Ja byłam w tej komfortowej sytuacji, że mogłam wziąć Isabelle ze sobą do pracy. Ale większość ludzi polega na rodzinie bądź niani. Dostępne są różne rodzaje niań, dostosowane do specyficznych potrzeb rodziców. Na przykład istnieje możliwość wynajęcia nocnej niani, która może pomóc w opiece nad dziećmi w nocy, aby rodzice mogli więcej odpocząć. Istnieją również nianie domowe, które pomagają w codziennych obowiązkach. Nianie mogą również mieszkać w domu, w którym pracują, aby zapewnić bardziej spójną opiekę. Stawki dla niań różnią się w zależności od tego, jak je zatrudniasz (np. godziny pracy, pora dnia) i jakie są ich obowiązki. Mogą wynosić od 10 do 20 zł za godzinę, chociaż częściej płaci się miesięczną stawkę.

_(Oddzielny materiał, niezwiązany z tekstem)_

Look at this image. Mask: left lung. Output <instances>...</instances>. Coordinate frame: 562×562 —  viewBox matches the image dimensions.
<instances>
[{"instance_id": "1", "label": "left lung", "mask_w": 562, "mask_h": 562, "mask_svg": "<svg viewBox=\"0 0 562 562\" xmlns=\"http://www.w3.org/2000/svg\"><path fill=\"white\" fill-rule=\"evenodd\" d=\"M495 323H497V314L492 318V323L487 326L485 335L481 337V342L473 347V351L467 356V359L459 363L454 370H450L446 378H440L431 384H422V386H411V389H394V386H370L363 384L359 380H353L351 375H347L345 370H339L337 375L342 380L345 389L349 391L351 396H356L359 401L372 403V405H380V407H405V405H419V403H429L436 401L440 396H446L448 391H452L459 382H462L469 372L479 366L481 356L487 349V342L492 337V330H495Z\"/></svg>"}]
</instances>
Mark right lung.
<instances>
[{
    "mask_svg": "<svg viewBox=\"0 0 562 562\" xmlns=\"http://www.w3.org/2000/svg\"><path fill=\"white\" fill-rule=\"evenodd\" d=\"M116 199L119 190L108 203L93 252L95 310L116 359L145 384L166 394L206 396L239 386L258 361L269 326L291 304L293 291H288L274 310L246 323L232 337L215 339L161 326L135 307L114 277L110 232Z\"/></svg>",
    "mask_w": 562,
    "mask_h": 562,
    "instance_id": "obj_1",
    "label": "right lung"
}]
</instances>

W większych miastach jak najbardziej można znaleźć żłobki i ośrodki educare. Takie placówki koncentrują się na opiece nad niemowlętami i dziećmi do trzeciego roku życia. Personel pracujący w tych ośrodkach zazwyczaj zapewnia dzieciom opiekę, posiłki, napoje, zajęcia i drzemki. Ośrodki educare oferują również zajęcia rozwijające, aby pomóc dzieciom w poszerzeniu ich zdolności poznawczych lub społecznych. Żłobki i ośrodki educare są szczególnie przydatne dla pracujących rodziców, bo często otwierają się wcześnie - około 6.30 - i mogą opiekować się dziećmi nawet przez 12 godzin. Rodzice płacą jednak z własnej kieszeni za te udogodnienia, a opłaty wahają się od 350 do 1000 zł miesięcznie. U nas, w małej miejscowości, nie ma żłobka. Jest tylko przedszkole dla dzieci od trzeciego roku życia, które są już odpieluchowane. Isabella jest teraz właśnie w takim przedszkolu, codziennie od 7 do 14. Miesięczna opłata wynosi równowartość 230 zł.
To oczywiście zależy od konkretnej rodziny, ale z tego, co obserwuję wśród moich znajomych, wnioskuję, że bardziej się wymaga niż rozpieszcza. Dzieci od małego "pracują" na swoje kieszonkowe, pomagając w obowiązkach domowych.